## SOURCE
When it is mentioned that a circle is inscribed in a quadrilateral, does it mean that the circle touches all the 4 sides of the quadrilateral or can it just touch two of the sides .
In case, it has to touch all the 4 sides, then I guess the only rectangle in which this is possible is one with equal length and breadth  that in case of a square
So, if the circle touched all the 4 sides, then in the above questions, both 1) and 2) are sufficient and answer would be D. (although we would get different values for the areas from 1) and 2) )
Correct me guys if I am wrong.......
I agree with this. The problem is what "inscribed" means: is it touching 1, 2, 3 or 4 sides of the rectangle? I think this is not clear, so a figure would have helped.
In any case:
1) Not sufficient (unless inscribed means touchin all possible sides, so it would be a square with side =16)

[Collection entries]
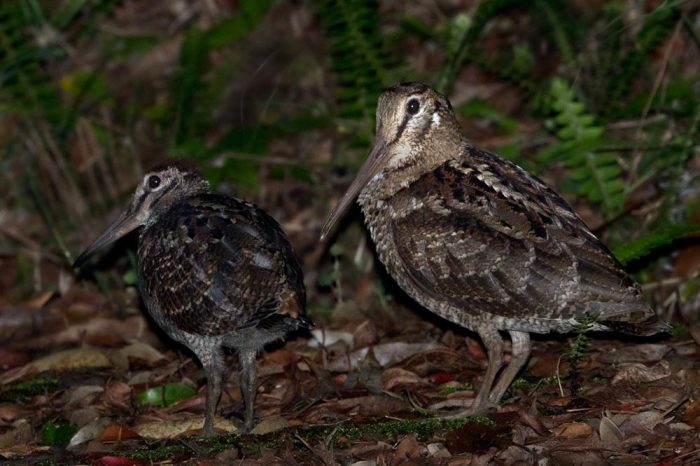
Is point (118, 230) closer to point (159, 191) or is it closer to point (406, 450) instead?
point (159, 191)

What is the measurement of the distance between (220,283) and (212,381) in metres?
0.73

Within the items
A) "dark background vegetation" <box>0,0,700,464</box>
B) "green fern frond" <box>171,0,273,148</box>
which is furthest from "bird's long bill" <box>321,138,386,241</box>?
"green fern frond" <box>171,0,273,148</box>

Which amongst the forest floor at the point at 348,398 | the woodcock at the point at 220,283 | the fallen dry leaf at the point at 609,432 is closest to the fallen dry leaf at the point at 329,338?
the forest floor at the point at 348,398

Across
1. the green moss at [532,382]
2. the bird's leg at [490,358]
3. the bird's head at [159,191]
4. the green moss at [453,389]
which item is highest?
the bird's head at [159,191]

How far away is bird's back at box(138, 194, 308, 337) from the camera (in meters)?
7.33

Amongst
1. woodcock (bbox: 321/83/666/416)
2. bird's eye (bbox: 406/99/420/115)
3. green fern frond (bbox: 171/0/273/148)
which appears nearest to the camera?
woodcock (bbox: 321/83/666/416)

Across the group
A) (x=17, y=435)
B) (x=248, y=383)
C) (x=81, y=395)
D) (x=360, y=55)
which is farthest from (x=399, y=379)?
(x=360, y=55)

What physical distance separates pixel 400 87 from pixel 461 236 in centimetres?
130

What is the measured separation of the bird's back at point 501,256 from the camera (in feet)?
22.9

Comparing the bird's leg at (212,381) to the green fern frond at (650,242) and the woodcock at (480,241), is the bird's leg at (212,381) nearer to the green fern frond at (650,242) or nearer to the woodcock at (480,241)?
the woodcock at (480,241)

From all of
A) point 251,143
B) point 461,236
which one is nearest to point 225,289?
point 461,236

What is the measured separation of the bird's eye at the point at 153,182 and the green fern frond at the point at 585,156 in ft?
11.2

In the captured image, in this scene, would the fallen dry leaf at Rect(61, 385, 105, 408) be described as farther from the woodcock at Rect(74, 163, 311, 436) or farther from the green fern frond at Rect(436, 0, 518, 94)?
the green fern frond at Rect(436, 0, 518, 94)

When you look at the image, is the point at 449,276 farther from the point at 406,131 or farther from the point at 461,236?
the point at 406,131
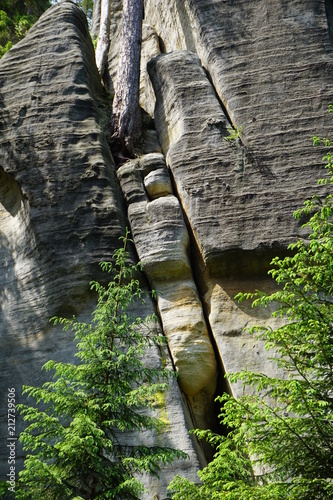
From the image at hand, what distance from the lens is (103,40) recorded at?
54.1 ft

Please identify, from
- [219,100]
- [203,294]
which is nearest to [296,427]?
[203,294]

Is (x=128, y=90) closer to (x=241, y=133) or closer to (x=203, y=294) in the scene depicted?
(x=241, y=133)

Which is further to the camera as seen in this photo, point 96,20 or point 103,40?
point 96,20

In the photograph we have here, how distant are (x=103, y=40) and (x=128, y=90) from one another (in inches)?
173

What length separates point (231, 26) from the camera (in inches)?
483

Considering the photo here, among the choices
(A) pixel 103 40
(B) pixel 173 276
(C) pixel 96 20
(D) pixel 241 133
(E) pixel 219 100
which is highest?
(C) pixel 96 20

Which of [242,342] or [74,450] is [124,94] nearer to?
[242,342]

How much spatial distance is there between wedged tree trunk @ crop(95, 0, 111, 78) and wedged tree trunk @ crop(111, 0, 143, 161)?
1.54 metres

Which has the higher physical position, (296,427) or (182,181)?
(182,181)

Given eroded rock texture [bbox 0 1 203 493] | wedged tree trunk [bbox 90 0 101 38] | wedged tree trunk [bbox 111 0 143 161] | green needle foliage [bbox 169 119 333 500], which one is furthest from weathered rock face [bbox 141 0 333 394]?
wedged tree trunk [bbox 90 0 101 38]

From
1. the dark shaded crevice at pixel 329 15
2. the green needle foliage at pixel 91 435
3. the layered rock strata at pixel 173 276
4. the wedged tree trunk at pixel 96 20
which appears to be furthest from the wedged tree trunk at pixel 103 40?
the green needle foliage at pixel 91 435

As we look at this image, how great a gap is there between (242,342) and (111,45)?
10.1m

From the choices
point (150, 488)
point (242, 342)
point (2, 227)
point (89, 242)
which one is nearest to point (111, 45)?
point (2, 227)

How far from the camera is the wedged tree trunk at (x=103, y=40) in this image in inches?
608
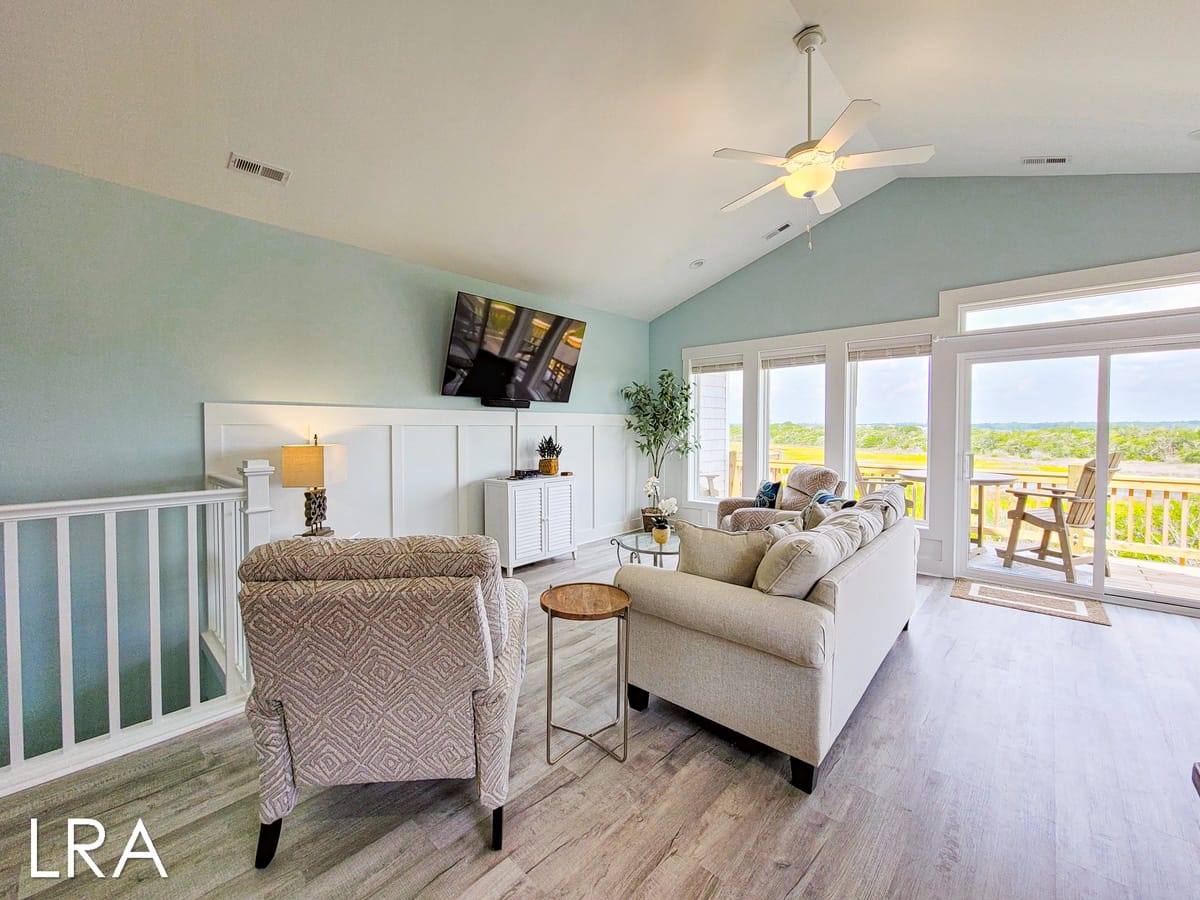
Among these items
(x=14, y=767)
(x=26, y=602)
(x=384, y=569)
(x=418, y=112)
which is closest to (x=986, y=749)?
(x=384, y=569)

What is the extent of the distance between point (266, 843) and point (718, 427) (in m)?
5.42

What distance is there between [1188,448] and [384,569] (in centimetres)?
532

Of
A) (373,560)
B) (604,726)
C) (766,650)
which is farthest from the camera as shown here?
(604,726)

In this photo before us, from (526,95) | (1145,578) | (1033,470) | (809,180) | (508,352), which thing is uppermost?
(526,95)

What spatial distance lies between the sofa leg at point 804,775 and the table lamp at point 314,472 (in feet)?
9.03

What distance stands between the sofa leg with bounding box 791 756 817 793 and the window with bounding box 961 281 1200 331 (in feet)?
13.5

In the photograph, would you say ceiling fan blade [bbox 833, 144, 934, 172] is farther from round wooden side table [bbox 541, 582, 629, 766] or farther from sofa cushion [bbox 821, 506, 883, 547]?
round wooden side table [bbox 541, 582, 629, 766]

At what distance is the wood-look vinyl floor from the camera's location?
1.44 meters

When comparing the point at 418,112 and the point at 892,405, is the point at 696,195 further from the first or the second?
the point at 892,405

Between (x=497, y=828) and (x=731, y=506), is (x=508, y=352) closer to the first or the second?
(x=731, y=506)

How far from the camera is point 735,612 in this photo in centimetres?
187

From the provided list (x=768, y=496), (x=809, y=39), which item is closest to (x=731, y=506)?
(x=768, y=496)

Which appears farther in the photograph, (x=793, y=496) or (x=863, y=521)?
(x=793, y=496)

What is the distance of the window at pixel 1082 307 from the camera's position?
11.3ft
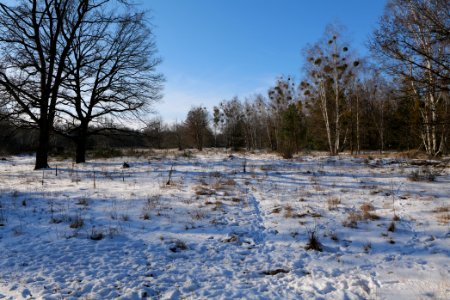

## EXERCISE INSTRUCTIONS
A – According to the thread on inscribed circles, why would a figure have helped?
B – In the thread on inscribed circles, what side length would the square have under statement 1) if inscribed means touching all possible sides?

## EXERCISE ANSWERS
A – A figure would have settled what "inscribed" means. The thread says it is unclear whether the circle touches 1, 2, 3 or 4 sides of the rectangle.

B – The side would be 16.